While the CEO goes away, the problems stay
One thing is for sure. Investors who blame company’s management for the stock’s performance would have to wait half a year before leadership changes. Currently, there is no succession plan. The following CEO would have to deal with a relatively high debt level in the environment of low iron ore prices.
Iron ore prices are something that a company cannot voluntarily change. Iron ore has been in a downtrend since the beginning of the year. Prospects look bleak. Goldman is forecasting $155 a ton in 2014 and $80 a ton for 2015. Credit Suisse recently cut its price outlook for iron ore to $103 in 2013 and $95 in 2014.
Overproduction and weakness in China are the usual suspects. As for China, recent data on country’s exports did not add optimism for investors. Exports fell 3.1% from a year earlier while analysts estimated a 3.7% gain. This is another piece of data from the world’s most populated country that shows signs of a slowdown.
Iron ore miners like BHP Billiton and Rio Tinto are a part of the problem, as they have been expanding on their projects. These miners are more diversified than Cliffs, and this helps their stocks. BHP Billiton is down 24% while Rio Tinto has lost 28% this year. The companies have started to understand that the situation is worse than expected.

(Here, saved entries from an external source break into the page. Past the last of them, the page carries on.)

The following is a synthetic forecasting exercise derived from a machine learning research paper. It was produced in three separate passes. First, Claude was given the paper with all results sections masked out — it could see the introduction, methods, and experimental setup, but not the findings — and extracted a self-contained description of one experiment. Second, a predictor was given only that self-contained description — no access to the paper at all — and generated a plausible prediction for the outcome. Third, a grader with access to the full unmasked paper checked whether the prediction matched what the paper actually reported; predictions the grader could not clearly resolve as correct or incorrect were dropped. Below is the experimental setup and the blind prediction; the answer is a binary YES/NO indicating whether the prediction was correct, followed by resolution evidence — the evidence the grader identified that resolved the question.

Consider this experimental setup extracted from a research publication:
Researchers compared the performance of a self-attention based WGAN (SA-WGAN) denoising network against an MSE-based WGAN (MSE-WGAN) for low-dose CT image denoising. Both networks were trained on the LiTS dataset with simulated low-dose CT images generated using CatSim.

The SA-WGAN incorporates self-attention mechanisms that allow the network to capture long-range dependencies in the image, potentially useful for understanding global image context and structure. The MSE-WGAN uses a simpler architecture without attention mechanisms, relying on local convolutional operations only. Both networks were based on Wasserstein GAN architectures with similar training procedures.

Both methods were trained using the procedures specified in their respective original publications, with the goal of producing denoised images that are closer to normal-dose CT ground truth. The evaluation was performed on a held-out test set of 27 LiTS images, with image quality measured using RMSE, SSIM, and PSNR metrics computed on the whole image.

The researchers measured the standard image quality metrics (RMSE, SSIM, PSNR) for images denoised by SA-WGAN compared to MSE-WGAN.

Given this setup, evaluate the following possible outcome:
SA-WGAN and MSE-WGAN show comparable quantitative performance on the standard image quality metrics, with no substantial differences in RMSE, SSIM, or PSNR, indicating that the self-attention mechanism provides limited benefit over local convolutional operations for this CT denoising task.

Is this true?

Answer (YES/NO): YES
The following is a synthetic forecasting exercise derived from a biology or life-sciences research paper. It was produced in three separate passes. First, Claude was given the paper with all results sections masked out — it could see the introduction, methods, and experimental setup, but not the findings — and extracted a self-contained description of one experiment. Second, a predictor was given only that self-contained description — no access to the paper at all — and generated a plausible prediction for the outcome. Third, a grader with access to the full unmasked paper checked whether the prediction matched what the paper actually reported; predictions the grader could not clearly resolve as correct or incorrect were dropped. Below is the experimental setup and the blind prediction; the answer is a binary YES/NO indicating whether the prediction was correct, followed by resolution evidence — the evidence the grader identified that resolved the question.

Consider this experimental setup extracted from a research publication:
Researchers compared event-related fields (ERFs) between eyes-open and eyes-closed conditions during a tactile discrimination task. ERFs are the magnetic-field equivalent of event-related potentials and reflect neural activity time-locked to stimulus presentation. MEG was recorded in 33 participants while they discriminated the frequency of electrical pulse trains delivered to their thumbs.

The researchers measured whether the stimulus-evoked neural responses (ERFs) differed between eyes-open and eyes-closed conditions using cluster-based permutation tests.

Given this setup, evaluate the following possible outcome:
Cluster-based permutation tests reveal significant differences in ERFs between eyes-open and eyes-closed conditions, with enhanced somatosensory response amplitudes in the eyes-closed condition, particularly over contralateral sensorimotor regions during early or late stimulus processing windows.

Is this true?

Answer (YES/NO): NO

BHP Billiton has stated that it would reduce its capital expenditure by 30% in the next two years. Rio Tinto has been in divestment mode. The company has been trying to sell its Australian thermal coal assets, as well as its coal unit in Mozambique. However, Rio Tinto was not able to sell its diamond business, and had even given up attempting to do so.
What can be done?
What could a new CEO do what the previous one hasn’t done? Cliffs has been expanding the coal part of its business. Coal is under the same pressure as iron ore, and coal miners are crushed as well. Having $3.4 billion in debt, the company could sell non-core assets to limit the debt load.
As prices go lower, more miners would be considering selling some of their assets. As you could see from Rio Tinto’s example, it’s not that easy to do so. Such decisions must be taken fast, as there would be no buyers or the prices would be extremely low if everyone decides to sell.
If you do not believe in the apocalyptic scenario, Cliffs has gotten cheap enough with a forward P/E of 9 and P/B of 0.5. The stock currently yields 3.66%. Analysts are optimistic about short-term prospects, giving the stock a $22.50 mean price target, a 35.5% upside.
BHP Billiton trades at a forward P/E of 18.2 and P/B of 2.33, while Rio Tinto trades at a forward P/E of 7 and P/B of 1.61. Both stocks are dividend plays. BHP Billiton yields 3.88%. Rio Tinto yields 4.49%. Analysts’ targets are favorable as well, giving BHP Billiton 32% upside and Rio Tinto 59% upside. To me, this looks overoptimistic.
I think that the departure of the CEO does not change the outlook for Cliffs. If you like risk and can afford it, this is a very interesting stock. If you are conservative, stay away from it as it would be volatile and can fall further if the worst-case scenario comes into play in the iron ore market. BHP Billiton and Rio Tinto are more diversified. Their dividend yields look attractive, however, they are not free from the downside risk either.